▶ [Your task]
Copy the Hailstone Sequence text below word for word, starting at "The (unproven) Collatz" and ending with "in a cloud.", inclusive.

▶ [Text]
Write a recursive/iterative function which takes a number N as function argument and displays the **Hailstone Sequence** of that number. The sequence should stop when the sequence reaches 1.

**Definition**: The Hailstone Sequence of numbers can be generated from a starting positive integer, N by:

a) If N = 1 then the sequence ends.

b) If N is Even, then the next N of the sequence = n / 2.

c) If N is Odd, then the next N of the sequence = 3 × n + 1.

The (unproven) Collatz conjecture is that the Hailstone Sequence for any starting number always terminates.

The Hailstone Sequence is also known as Hailstone Numbers because the values are usually subject to multiple descents and ascents like hailstone in a cloud.

▶ [Supplied information]
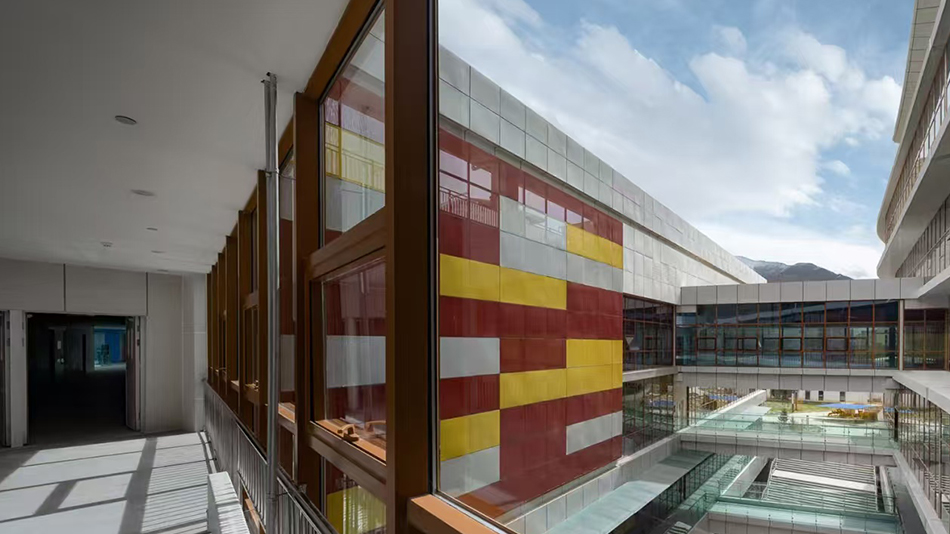 西藏婦兒大.jpg 西藏婦兒大.jpg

▶ [Answer section]
The (unproven) Collatz conjecture is that the Hailstone Sequence for any starting number always terminates.

The Hailstone Sequence is also known as Hailstone Numbers because the values are usually subject to multiple descents and ascents like hailstone in a cloud.